Aging bourbon is expensive—and distilleries are cutting corners to speed up the process. Will the entire industry decline?
One of the biggest obstacles facing a startup whiskey distiller is time. No matter how quickly you can turn yeast, water, and grains into alcohol, you still need to mature the product in oak barrels to get something you can legally call "whiskey." Most big distillers use 53-gallon charred barrels, which they fill, plug, and stick in an uninsulated warehouse for a few years—or longer, depending on the qualities they're looking for. During that time, the barrels impart color and flavor to the liquid, while absorption and evaporation remove unwanted chemicals. Eventually the distillers decide the whiskey is ready, move it into bottles, and ship them to stores.
All this waiting takes money—a lot of it, and all before you've sold your first bottle. If you're an established distiller, you're covering the upfront costs of your new batches with the profits you're making off the finished ones.
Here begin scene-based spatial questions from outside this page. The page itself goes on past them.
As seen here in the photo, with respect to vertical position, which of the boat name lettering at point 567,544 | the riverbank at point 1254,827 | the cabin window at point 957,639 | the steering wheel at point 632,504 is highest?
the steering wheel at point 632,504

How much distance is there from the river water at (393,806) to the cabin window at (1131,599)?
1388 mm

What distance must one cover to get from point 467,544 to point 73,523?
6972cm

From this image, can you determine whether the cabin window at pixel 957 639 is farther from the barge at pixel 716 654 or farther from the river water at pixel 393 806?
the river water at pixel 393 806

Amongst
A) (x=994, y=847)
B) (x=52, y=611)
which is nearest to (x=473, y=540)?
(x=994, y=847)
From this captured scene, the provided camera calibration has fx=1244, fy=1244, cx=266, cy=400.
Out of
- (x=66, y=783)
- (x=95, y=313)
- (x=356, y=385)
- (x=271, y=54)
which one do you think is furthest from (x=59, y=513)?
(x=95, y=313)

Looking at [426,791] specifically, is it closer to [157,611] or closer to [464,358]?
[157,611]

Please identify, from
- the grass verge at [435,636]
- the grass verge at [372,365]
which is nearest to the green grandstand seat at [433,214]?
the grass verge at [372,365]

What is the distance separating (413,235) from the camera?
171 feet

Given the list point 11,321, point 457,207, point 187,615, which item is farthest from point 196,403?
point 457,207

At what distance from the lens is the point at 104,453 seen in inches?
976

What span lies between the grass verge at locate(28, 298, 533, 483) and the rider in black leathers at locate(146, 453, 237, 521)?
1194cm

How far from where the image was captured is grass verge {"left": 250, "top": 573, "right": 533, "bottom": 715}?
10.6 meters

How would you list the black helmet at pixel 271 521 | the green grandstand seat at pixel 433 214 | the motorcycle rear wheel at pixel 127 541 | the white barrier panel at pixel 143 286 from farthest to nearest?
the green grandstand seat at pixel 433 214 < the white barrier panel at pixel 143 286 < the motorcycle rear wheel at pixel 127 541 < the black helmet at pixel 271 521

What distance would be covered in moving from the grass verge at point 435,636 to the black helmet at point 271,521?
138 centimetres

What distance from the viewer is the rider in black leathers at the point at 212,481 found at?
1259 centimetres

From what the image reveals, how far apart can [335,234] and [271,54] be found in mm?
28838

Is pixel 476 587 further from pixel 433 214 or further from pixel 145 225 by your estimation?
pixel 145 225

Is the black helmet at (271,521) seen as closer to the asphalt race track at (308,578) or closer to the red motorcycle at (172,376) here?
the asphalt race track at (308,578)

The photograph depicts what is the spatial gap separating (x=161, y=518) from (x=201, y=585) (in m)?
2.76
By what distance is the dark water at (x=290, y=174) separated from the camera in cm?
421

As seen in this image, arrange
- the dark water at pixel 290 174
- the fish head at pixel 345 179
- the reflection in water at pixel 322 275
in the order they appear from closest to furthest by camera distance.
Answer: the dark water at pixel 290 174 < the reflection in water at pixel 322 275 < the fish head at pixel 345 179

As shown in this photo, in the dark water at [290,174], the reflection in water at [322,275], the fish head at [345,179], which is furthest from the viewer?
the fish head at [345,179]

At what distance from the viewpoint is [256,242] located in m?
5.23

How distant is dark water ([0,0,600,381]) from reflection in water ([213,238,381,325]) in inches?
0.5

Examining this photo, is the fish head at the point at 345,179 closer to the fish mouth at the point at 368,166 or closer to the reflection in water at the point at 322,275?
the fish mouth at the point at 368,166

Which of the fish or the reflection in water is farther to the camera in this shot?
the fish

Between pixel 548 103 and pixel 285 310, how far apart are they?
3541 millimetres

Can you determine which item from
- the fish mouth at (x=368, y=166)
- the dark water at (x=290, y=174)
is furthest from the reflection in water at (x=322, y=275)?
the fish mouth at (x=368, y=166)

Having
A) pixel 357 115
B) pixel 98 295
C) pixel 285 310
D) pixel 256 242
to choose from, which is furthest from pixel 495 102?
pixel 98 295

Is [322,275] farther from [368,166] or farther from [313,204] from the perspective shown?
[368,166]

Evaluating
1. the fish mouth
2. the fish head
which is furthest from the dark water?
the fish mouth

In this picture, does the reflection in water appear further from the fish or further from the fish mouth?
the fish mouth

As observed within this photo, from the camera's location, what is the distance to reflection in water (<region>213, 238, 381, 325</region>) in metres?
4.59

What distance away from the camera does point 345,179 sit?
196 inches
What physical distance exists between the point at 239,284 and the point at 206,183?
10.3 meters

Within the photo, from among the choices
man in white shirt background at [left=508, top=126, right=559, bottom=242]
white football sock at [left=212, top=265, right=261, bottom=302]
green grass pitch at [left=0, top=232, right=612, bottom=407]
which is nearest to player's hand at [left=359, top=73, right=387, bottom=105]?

But a startup doesn't have that sort of cash flow, which is why many new distillers start with "white" spirits like vodka and gin, then invest in whiskey once the money is flowing.
But the allure of producing brown liquor is a strong one, so for the last few years entrepreneurial types have been looking for ways around the time conundrum. Some have used "tea bags" of wood chips to increase the surface area of wood in contact with the liquid. Others use barrels with honeycomb patterns cut along their insides, to increase the surface area. Tuthilltown, in upstate New York, has even experimented with vibrations from bass-heavy music to agitate the aging whiskey, thus increasing the movement of the liquid against the wood.